# Aufgabe a:
Zeige jede Zeile der Auflistung, in der die Zeichenfolge „measured“ vorkommt. Groß- und Kleinschreibung sind dabei zu beachten.
□ □ □ □ □
Phantastik-Couch Rezension vonFeb 2021

Der Mörder ist immer der … Garten?

Überschwemmungen, Dürren, Tornados – als die Folgen der Klimakatastrophe nicht mehr einzudämmen sind, haben die Regierungen der Welt einen Pakt geschlossen. Überall auf der Welt werden „Virgin Zones“ errichtet, die wie Naturschutzreservate dienen sollen. Der Unterschied: Damit die Natur sich von jeglichem menschlichen Einfluss erholen kann, werden die Grenzen dieser Zonen paramilitärisch bewacht.
□ □ □ □ □
# Aufgabe b:
Schreibe den Abschnitt der Rezension zwischen „Der Mörder ist“ und „Zonen paramilitärisch bewacht.“ wortgetreu aus, beide Stellen eingeschlossen.
□ □ □ □ □
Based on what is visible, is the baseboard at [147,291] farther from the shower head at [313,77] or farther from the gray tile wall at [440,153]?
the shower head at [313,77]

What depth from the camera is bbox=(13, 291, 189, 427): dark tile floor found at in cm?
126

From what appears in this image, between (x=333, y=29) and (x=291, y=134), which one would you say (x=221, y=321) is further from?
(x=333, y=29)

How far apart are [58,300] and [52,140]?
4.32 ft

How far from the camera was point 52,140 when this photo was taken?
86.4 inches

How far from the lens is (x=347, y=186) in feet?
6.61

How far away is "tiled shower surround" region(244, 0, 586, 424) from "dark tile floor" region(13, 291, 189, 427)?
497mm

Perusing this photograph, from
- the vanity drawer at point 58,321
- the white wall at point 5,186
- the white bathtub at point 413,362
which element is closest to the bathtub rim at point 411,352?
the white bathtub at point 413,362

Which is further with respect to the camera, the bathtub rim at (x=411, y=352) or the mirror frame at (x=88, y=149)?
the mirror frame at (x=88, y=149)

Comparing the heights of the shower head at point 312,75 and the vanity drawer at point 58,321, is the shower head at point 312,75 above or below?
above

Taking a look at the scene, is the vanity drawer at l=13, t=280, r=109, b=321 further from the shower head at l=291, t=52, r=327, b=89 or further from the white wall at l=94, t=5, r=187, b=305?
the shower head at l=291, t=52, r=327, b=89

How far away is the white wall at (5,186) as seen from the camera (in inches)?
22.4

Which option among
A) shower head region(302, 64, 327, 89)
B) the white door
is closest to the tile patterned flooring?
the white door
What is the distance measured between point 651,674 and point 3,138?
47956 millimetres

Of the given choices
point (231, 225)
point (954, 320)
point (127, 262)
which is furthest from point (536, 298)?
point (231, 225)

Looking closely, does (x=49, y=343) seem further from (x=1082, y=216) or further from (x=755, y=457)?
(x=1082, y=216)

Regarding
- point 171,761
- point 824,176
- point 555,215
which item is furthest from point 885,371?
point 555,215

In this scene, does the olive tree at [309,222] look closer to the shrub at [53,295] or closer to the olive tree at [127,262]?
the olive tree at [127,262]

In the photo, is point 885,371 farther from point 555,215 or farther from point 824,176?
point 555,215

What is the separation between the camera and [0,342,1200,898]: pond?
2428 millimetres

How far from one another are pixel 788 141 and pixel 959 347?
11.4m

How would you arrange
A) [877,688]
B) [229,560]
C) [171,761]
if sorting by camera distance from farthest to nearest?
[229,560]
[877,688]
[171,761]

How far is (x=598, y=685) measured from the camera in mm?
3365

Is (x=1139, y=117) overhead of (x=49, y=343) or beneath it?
□ □ □ □ □
# Richtige Antwort a:
What is the distance measured between point 651,674 and point 3,138?
How far is (x=598, y=685) measured from the camera in mm?

# Richtige Antwort b:
Der Mörder ist immer der … Garten?

Überschwemmungen, Dürren, Tornados – als die Folgen der Klimakatastrophe nicht mehr einzudämmen sind, haben die Regierungen der Welt einen Pakt geschlossen. Überall auf der Welt werden „Virgin Zones“ errichtet, die wie Naturschutzreservate dienen sollen. Der Unterschied: Damit die Natur sich von jeglichem menschlichen Einfluss erholen kann, werden die Grenzen dieser Zonen paramilitärisch bewacht.